Anthony Hopkins plays an respected academic primatologist who disappears while doing field work, and is repatriated years later from Rwanda after his imprisonment there for murder. Donald Sutherland and Cuba Gooding Jr. are comfortable in a mentor/student relationship at a Florida teaching hospital, to which is assigned the task of determining whether Hopkins is fit to stand trial. Gooding, an up and coming resident with a demonstrated talent at working with difficult patients, actively seeks the assignment to make the psychiatric evaluation.

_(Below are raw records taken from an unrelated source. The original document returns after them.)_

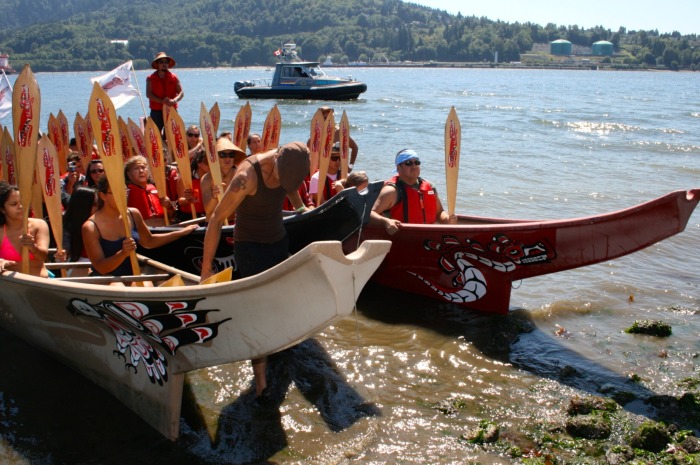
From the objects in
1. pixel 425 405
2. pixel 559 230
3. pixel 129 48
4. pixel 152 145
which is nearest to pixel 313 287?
pixel 425 405

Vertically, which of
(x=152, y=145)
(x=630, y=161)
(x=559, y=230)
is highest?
(x=152, y=145)

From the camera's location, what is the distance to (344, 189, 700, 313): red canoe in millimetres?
5301

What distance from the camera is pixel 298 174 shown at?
410 cm

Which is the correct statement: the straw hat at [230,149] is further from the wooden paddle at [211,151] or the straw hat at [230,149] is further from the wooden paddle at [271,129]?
the wooden paddle at [271,129]

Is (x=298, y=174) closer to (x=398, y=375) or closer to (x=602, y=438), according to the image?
(x=398, y=375)

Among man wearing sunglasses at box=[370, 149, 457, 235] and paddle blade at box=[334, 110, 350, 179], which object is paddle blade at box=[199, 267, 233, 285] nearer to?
man wearing sunglasses at box=[370, 149, 457, 235]

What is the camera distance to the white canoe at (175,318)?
370cm

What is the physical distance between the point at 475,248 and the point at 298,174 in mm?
2535

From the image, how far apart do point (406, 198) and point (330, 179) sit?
1353mm

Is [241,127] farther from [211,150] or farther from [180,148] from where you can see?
[211,150]

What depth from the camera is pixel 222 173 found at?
682 cm

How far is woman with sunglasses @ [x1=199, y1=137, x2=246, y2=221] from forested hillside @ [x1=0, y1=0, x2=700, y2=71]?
101197mm

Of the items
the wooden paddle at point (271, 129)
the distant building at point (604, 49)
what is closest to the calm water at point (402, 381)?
the wooden paddle at point (271, 129)

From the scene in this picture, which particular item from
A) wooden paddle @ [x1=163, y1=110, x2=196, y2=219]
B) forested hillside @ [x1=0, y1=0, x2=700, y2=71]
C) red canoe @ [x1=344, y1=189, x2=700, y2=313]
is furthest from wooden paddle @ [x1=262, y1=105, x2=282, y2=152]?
forested hillside @ [x1=0, y1=0, x2=700, y2=71]
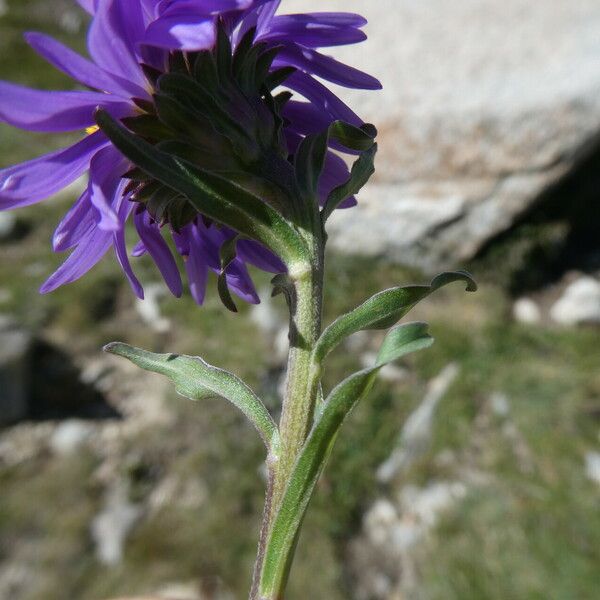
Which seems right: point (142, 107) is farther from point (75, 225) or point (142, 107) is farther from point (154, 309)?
point (154, 309)

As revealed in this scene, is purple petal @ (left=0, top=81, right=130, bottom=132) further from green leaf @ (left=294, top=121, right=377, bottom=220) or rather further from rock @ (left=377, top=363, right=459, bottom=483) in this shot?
rock @ (left=377, top=363, right=459, bottom=483)

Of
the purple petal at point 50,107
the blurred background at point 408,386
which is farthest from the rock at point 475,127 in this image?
the purple petal at point 50,107

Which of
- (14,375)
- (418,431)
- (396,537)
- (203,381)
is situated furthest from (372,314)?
(14,375)

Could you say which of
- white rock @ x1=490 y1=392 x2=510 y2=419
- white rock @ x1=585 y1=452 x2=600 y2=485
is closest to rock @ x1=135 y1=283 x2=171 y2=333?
white rock @ x1=490 y1=392 x2=510 y2=419

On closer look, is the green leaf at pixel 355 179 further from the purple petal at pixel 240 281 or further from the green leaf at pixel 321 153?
the purple petal at pixel 240 281

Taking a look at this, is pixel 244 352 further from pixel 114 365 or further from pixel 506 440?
pixel 506 440

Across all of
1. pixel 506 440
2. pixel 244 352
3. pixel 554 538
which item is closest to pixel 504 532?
pixel 554 538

The movie is a character study of teacher and student, set against the backdrop of a maximum security ward for marginal psychiatric cases. Hopkins paints a variant of human history in which the "takers" exert an ever increasing dominion. Based in small part, and very loosely, on Daniel Quinn's book Ishmael -- it carries the same, occasionally preachy, tone and is the origin of the terms "leavers" and "takers."
Not so subtly buried, there is an additional message to the wage slaves among us. It's not a profound revelation, but a clear one nonetheless. When Gooding's character explains his frustration -- "It's not the work, I've always loved the work; it's the game!" -- there will be a strong resonance with some in the audience, and this will be all the stronger the longer you have been embedded in any hierarchically suppressive system. Gooding's education and rebellion is good to watch.

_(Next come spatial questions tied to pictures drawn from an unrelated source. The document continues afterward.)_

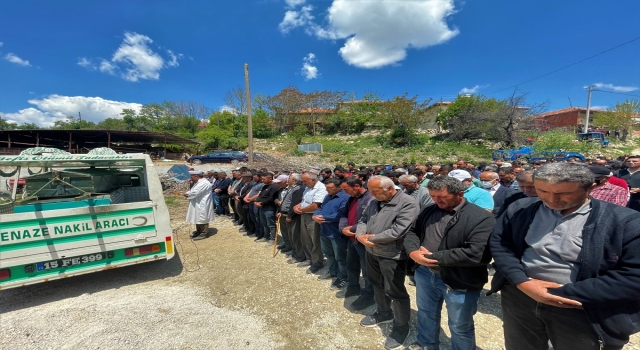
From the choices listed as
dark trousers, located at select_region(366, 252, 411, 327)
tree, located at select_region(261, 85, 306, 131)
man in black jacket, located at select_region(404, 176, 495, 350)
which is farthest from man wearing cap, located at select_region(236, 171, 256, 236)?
tree, located at select_region(261, 85, 306, 131)

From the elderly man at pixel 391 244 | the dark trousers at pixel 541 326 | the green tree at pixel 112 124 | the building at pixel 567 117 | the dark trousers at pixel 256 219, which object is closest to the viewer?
the dark trousers at pixel 541 326

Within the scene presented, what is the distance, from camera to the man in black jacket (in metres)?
1.91

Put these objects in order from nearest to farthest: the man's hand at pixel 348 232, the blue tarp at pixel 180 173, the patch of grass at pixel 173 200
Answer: the man's hand at pixel 348 232 < the patch of grass at pixel 173 200 < the blue tarp at pixel 180 173

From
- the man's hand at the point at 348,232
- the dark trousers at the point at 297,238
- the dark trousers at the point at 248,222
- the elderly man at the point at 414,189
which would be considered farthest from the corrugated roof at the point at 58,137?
the elderly man at the point at 414,189

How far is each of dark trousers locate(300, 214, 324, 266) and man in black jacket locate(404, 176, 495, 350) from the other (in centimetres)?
205

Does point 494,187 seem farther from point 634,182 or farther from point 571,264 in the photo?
point 571,264

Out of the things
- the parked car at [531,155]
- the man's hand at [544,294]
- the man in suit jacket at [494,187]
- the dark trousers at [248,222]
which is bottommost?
the dark trousers at [248,222]

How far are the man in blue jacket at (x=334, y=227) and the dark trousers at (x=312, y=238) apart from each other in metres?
0.20

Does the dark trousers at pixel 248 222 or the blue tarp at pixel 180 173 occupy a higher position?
the blue tarp at pixel 180 173

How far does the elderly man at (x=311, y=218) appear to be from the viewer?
413cm

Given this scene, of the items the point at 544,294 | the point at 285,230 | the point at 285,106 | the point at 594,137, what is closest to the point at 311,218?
the point at 285,230

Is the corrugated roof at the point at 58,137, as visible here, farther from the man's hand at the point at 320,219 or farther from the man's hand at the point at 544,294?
the man's hand at the point at 544,294

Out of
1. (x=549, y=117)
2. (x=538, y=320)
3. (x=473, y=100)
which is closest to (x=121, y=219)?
(x=538, y=320)

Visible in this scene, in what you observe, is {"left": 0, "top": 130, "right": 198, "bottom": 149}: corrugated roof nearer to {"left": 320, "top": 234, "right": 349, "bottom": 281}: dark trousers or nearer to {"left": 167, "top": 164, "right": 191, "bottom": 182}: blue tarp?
{"left": 167, "top": 164, "right": 191, "bottom": 182}: blue tarp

Supporting roles are OK: Maura Tierney as Hopkins' daughter; George Dzundza as the prison's resident psychiatrist. John Ashton is (suitably) annoying as a sadistic prison guard with a hair-trigger temper -- quite a change from his role in Beverly Hills Cop (I and II).
Good wildlife photography by Thomas Mangelsen scattered throughout, and an average score by Danny Elfman. Recommended; catalytic.